MHN believes that those legislators on both sides of the aisle who have carefully read and analyzed the legislation and price-setting approach and understood the dangers it poses to access, long-term price management and innovation got it right by opposing the approaches proposed in the Build Back Better legislation.   MHN encourages these legislators to stand fast in their advocacy for access and true market-based approaches to manage prescription drug costs and not cave to pressures to change their positions.  MHN encourages other legislators on both sides of the aisle to carefully review the true nature of the approaches being put forward and similarly reject them.


Government price setting is not an effective way to lower drug pricing.  Instead, Men’s Health Network urges the Biden administration and Congress to pursue other types of free market policies to drive down costs and maintain quality care and access to medications.  For example, we supported the previous administration’s Executive Order that directed all negotiated savings from pharmaceutical purchasing contracting to be returned to consumers to lower out of pocket costs.


Furthermore, given the important impact this type of pricing policy will have on the efficacy of health care in the United States and the well-being of patients across the country, Men’s Health Network strongly urges policy makers and regulators as well as private sector decision makers to adhere to the following principles to ensure that proposed reforms are focused on ultimately benefiting patients through quality care.


MHN Recommendation For Five Key Principles to Sound Prescription Medication Pricing Reform:


Prioritize Straightforward and Effective Reforms

Create systems and procedures that are simple, transparent, understandable and effective.
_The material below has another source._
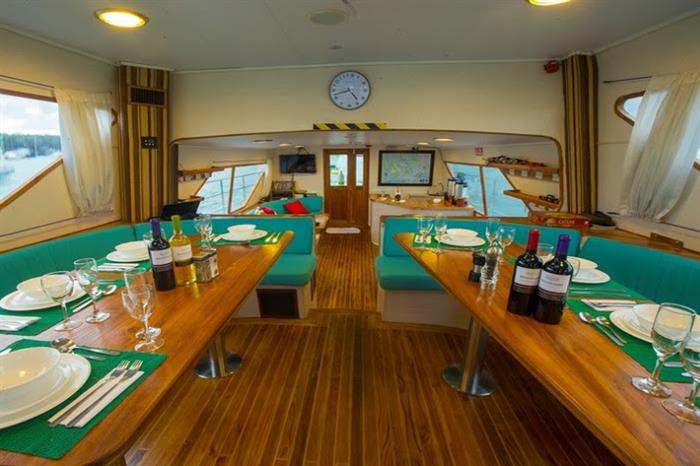 Indoor Dining Area - Nortada Liveaboard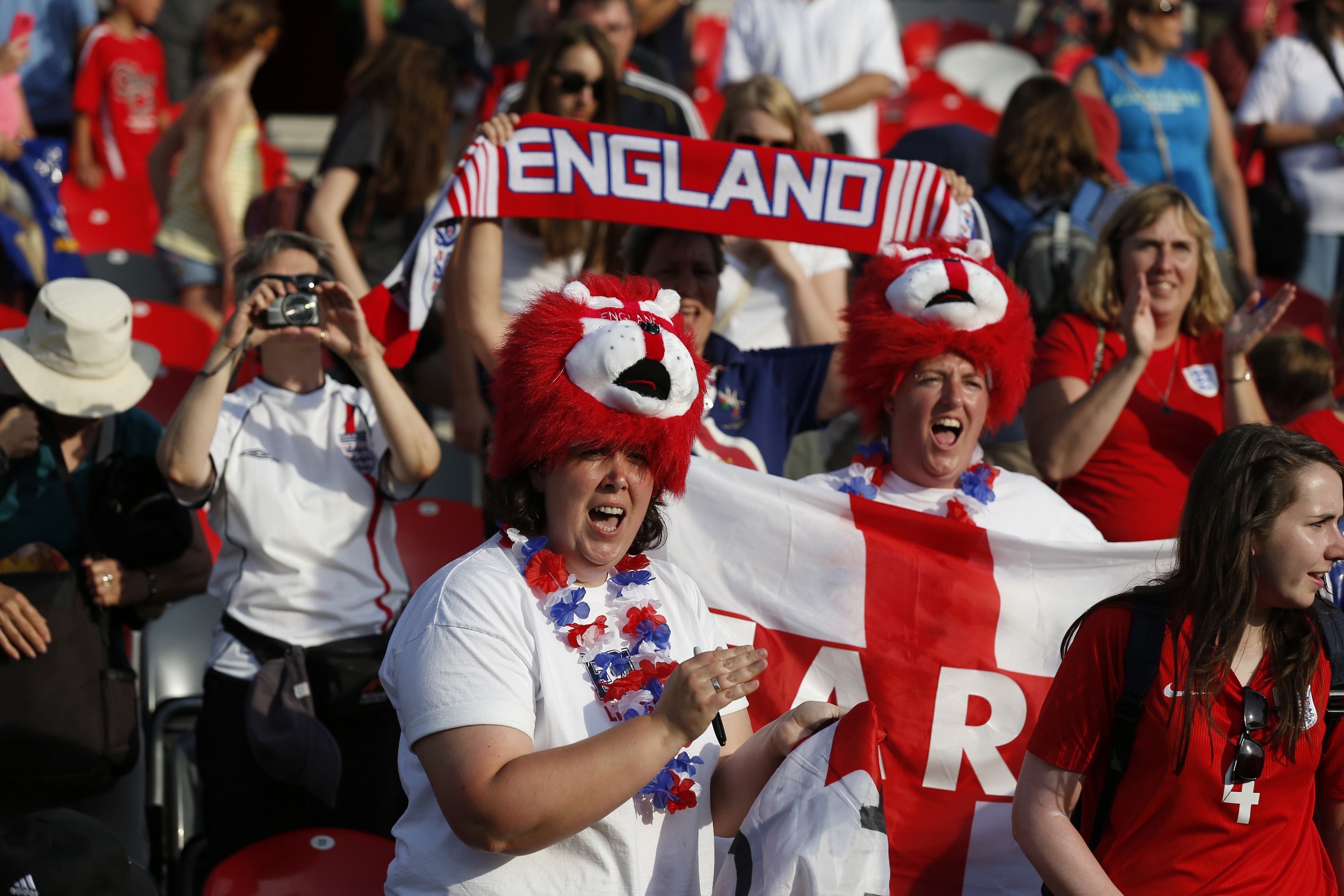 FIFA Women's World Cup - fan imagery to engage viewers of the article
This is of paramount importance to restoring the faith of patients in a system that has become mysterious, veiled in secrecy and overly complex and convoluted.


Ensure Cost Reductions Are Passed to Patients

Any reforms must honor the tenant that was at the forefront of establishing the current system by returning the lion’s share of cost savings – whether they be from contract-rates, rebates, price concessions or whatever – to the patient.  Further, the goal of reform should be to reduce patient out-of-pocket expenditures for prescription medications from current levels, rather than just holding the line on costs which are already problematic for many.  Returning cost savings to insurance companies and PBMs (most of which are interlaced) or any other entity other than the patient is wrong.


Protect Access to Care

Pricing reforms must be such that they do not impede access to treatments.  A “Rob Peter To Pay Paul” strategy where short term caps are imposed at the expense of significantly higher premiums or more restrictive access has not worked.  If caps are instituted, they should be designed in a way to reduce out-of-pocket expenses without compromising other core elements of prescription care or access.


Preserve the Provider/Patient Relationship

Access to the full spectrum of medications and innovative therapies should not be restricted by limited formularies or an undue trial-and-error process.  The selection of therapeutic alternatives must honor the wishes and values of patients within a system that keeps the patient-healthcare provider relationship as the focal point of treatment decision making.


Allow Markets (Not Government) to Reduce Prices

Pricing models and mechanisms should be market based, not dictated by government or policies.  Establishing arbitrary price targets using reference standards that are not applicable to the needs, wishes and way of life of American patients undercuts fundamental principles of free markets.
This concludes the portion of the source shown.